Aquella noche con Lorca

Dame un beso, rosa mía preguntaste a la flor y el clavel, con todo el cariño del mundo, te respondió que no

Ilustración realizada por Federico García Lorca.
11 de junio de 2025 a las 09:40h

Jerez, ese caballo negro que preñó Dios para que sólo fuese montado por los hijos de los hijos del soberbio Lucifer y las hijas de las hijas del perezoso Belfegor, se ha quedado ronco por el humo de fragua que han destilado, hace unos segundos y que me parecen vidas enteras, las manos de esta vieja bailaora que ahora descansa a mi lado. La anciana huele a pan y aceite. O quiere pan y aceite. No hay gramática bajo su lengua. Sus dientes rechinan como piedras de molino. Galopa hacía mí o desaparecemos es mi aviso a los que dicen que me quieren. Lorca contempla a la prediluviana bailaora como hace con los cielos de sus amantes: con hambre. Porque para él, todo es la última vez, el último peldaño hacía el borde del ansiado precipicio.

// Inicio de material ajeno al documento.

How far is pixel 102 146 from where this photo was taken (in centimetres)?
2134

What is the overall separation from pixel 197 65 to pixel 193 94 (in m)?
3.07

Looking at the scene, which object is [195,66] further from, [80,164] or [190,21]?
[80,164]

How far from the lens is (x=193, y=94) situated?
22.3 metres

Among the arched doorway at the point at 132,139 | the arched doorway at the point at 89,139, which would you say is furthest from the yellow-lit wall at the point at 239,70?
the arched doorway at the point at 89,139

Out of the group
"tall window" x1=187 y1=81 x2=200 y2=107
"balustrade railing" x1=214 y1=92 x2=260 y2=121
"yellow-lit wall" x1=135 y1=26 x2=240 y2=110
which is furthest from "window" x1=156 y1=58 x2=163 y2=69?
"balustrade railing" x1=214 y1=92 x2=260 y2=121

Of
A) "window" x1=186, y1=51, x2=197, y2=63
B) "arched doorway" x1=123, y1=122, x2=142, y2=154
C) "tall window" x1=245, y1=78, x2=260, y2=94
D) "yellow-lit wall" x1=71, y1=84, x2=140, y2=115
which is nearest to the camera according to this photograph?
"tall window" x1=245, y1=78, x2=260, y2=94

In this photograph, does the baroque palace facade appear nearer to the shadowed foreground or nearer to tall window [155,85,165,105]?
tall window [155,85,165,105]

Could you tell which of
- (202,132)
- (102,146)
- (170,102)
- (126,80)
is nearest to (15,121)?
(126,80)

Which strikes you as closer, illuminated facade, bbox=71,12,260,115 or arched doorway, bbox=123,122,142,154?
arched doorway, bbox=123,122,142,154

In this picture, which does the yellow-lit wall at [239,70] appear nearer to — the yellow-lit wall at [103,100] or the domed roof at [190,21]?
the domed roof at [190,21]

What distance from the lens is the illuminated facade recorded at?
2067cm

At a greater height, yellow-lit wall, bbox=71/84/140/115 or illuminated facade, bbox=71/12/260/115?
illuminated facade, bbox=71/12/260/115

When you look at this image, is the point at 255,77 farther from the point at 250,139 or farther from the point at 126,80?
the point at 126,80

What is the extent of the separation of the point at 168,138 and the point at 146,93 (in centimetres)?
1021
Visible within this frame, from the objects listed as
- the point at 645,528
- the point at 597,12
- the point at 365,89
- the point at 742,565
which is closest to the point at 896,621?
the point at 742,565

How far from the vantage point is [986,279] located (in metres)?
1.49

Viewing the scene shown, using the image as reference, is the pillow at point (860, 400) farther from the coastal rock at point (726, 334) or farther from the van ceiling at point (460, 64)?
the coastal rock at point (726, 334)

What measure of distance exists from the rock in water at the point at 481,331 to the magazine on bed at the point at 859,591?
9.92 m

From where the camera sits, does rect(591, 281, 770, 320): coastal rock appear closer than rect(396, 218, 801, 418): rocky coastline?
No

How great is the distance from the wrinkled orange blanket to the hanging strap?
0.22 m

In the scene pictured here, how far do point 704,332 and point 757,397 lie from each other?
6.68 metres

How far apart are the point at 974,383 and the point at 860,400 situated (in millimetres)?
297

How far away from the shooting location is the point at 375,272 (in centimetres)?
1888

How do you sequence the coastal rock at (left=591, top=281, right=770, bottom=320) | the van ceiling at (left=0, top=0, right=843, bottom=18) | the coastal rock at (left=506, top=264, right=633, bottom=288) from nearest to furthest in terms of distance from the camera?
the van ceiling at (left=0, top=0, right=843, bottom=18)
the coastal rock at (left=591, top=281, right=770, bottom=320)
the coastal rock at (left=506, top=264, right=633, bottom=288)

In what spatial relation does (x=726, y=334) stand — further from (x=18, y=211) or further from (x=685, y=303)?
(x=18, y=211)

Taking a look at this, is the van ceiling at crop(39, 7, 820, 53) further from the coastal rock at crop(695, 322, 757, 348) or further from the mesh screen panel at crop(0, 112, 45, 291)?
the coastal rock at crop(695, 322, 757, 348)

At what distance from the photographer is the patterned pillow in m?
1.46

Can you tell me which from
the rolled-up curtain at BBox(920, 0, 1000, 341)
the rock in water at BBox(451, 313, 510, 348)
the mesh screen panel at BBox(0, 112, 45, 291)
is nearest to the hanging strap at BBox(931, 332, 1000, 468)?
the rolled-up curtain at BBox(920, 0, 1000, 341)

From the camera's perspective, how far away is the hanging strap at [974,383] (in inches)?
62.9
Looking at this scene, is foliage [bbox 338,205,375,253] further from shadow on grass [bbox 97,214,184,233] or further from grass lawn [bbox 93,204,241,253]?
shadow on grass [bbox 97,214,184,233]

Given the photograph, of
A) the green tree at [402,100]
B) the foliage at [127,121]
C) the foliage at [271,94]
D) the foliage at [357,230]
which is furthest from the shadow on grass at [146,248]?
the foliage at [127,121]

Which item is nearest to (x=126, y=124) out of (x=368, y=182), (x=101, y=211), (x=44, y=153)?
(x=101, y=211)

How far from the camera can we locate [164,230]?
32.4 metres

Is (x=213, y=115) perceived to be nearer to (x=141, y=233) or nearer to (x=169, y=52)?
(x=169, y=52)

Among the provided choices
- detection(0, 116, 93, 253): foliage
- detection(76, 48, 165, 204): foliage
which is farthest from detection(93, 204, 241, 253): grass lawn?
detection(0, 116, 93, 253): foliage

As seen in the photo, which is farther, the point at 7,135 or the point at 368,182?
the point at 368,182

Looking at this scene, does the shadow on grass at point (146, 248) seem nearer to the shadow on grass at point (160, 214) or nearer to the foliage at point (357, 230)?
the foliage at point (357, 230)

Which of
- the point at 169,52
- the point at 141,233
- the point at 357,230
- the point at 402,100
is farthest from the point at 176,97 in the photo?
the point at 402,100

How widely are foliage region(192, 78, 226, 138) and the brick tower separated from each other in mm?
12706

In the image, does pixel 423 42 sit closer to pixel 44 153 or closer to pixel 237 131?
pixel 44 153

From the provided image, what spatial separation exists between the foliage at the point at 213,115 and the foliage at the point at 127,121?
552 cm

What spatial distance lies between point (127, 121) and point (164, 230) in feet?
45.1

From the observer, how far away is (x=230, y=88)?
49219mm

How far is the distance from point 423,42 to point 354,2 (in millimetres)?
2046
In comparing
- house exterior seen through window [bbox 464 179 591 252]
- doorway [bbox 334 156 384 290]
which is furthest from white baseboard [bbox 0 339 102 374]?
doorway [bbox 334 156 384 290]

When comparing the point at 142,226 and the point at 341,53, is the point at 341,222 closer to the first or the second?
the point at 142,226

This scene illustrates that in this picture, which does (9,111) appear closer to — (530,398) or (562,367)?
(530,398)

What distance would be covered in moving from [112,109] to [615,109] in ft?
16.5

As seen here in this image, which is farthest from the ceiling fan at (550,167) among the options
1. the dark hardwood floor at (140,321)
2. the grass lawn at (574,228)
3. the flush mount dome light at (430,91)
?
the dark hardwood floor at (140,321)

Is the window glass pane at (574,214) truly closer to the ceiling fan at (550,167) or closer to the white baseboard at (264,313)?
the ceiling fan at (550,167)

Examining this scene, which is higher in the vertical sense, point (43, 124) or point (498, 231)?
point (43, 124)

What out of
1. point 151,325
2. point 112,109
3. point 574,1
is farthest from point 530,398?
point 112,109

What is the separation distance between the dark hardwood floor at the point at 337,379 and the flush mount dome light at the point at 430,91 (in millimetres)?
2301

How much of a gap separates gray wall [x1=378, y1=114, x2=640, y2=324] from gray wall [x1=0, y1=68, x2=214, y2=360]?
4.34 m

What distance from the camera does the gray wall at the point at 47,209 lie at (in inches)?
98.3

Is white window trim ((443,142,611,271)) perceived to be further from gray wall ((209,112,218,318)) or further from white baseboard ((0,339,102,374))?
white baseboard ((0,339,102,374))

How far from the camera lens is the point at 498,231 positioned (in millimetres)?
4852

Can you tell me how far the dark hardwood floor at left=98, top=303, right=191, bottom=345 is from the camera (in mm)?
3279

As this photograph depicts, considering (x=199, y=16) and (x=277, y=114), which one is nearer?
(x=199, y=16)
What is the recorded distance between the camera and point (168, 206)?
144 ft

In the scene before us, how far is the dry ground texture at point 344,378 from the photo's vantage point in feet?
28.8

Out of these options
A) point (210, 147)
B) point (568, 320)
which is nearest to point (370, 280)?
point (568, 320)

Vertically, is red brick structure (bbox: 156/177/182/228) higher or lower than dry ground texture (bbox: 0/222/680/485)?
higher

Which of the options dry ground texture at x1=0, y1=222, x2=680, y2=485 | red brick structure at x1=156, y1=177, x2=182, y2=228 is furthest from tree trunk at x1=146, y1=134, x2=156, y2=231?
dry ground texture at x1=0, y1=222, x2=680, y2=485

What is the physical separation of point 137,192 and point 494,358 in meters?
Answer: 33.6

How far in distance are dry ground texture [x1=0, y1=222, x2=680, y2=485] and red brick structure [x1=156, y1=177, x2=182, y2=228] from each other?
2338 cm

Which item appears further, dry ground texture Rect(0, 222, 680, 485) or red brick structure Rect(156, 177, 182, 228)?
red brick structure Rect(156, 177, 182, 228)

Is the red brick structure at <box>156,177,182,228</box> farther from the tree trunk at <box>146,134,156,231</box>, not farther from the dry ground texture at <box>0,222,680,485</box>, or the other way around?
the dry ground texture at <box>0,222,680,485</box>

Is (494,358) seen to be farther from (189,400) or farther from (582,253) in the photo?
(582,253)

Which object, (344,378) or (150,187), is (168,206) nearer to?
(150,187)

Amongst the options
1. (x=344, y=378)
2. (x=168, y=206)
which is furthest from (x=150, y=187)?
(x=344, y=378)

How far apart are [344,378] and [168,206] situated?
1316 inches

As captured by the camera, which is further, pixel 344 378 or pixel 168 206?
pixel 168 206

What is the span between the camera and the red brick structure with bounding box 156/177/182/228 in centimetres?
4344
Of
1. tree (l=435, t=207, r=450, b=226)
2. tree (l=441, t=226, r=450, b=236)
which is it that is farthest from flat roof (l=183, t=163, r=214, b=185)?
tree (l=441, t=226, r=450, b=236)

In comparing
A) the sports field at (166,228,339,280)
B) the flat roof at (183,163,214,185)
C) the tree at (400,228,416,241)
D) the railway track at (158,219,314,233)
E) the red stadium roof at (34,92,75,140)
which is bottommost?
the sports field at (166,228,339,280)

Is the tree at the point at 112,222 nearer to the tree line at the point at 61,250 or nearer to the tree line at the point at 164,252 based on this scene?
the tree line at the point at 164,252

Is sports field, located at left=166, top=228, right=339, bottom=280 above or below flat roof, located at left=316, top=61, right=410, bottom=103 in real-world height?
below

Dame una razón para la desesperación me susurró nada más verme cuando tú sabes, amor mío, que soy el aire templado que viaja de la puerta de mi calle hacia tu azotea. Cierra esas ventanas manda el granadino, hijo de Goethe, al dios del vino. Y el tabernero que sella con oloroso añejo el paso del duende a los adoquines helados de la calle. Tú ya no te me escapas habla el bordón del ciprés morisco. Para la guitarra, la gitana se ha ganado un sitio en el cementerio de los que nunca morirán. La muerte, la mira mira. La muerte la está mirando. En una esquina del tabanco, a miles de años luz del sol, murmura Manuel Torre sueños de sus difuntos para abrir, de par en par, las puertas del infierno de los pobres. Agacha la cabeza y come le ordenaban en las miserias al monstruo del cante cuando el jerezano, para Federico, es el único faraón que ha conseguido volver del más allá. Siempre por los rincones, me veo llorando sentencia la pena grande.

Confieso que estoy y no estoy. Mis pulsos tiemblan sólo con ver cómo camina. Podría decir que me estoy enamorando pero ella, una muchacha recién traída de la cal y de la yema, dentro de unas horas dejará de ser para ser nada y nadie y no quiero ser esclavo de nadie y menos de nada. La noche, lo que los sonámbulos y heridos por la melancolía nombramos como noche, es un insaciable murciélago que devora historias inacabadas.

La madrugá es animal negro, sediento de ruegos y besos en las orillas de los mares de los apellidos. Ay mi niña de cal y yema. Es verte y me lanzaría como Ícaro a las mandíbulas del amor, amor que tiene colmillos hechos de jirones y olvidos. Es verte y las avecillas que revolotean en mi estomago destrozan sus nidos. Pero no, no iré a saber de ti, niña mía, porque no soportaría perderte nuevamente aunque vengas, esta noche y este siglo, vestida de oro e inocencia. Sólo Federico, trapecista experto, todo lo puede.

Yo, en cambio, gritaría: murciélago de la noche, quién pudiera arrancarte los ojos y sacar tus dientes de mi yugular agotada. Lorca, ayúdame. Mata a este innoble asesino para dejar de temerme a mí mismo. Sabes que no tienes nada que perder. Tu futuro ya está escrito. Sé que lo sabes por cómo me has cogido la mano, esta misma tarde, cuando paseábamos en las fronteras de los naranjos. Dame un beso, rosa mía preguntaste a la flor y el clavel, con todo el cariño del mundo, te respondió que no. Sé que lo sabes, de lo corto de tu existir, por cómo le hablas al hierro fundido,  al potro y al pozo chico. Sabes que no hay tiempo que perder. Ese fue el regalo que te donó Dios. Sólo tú, lo sabes. No hay tiempo que perder.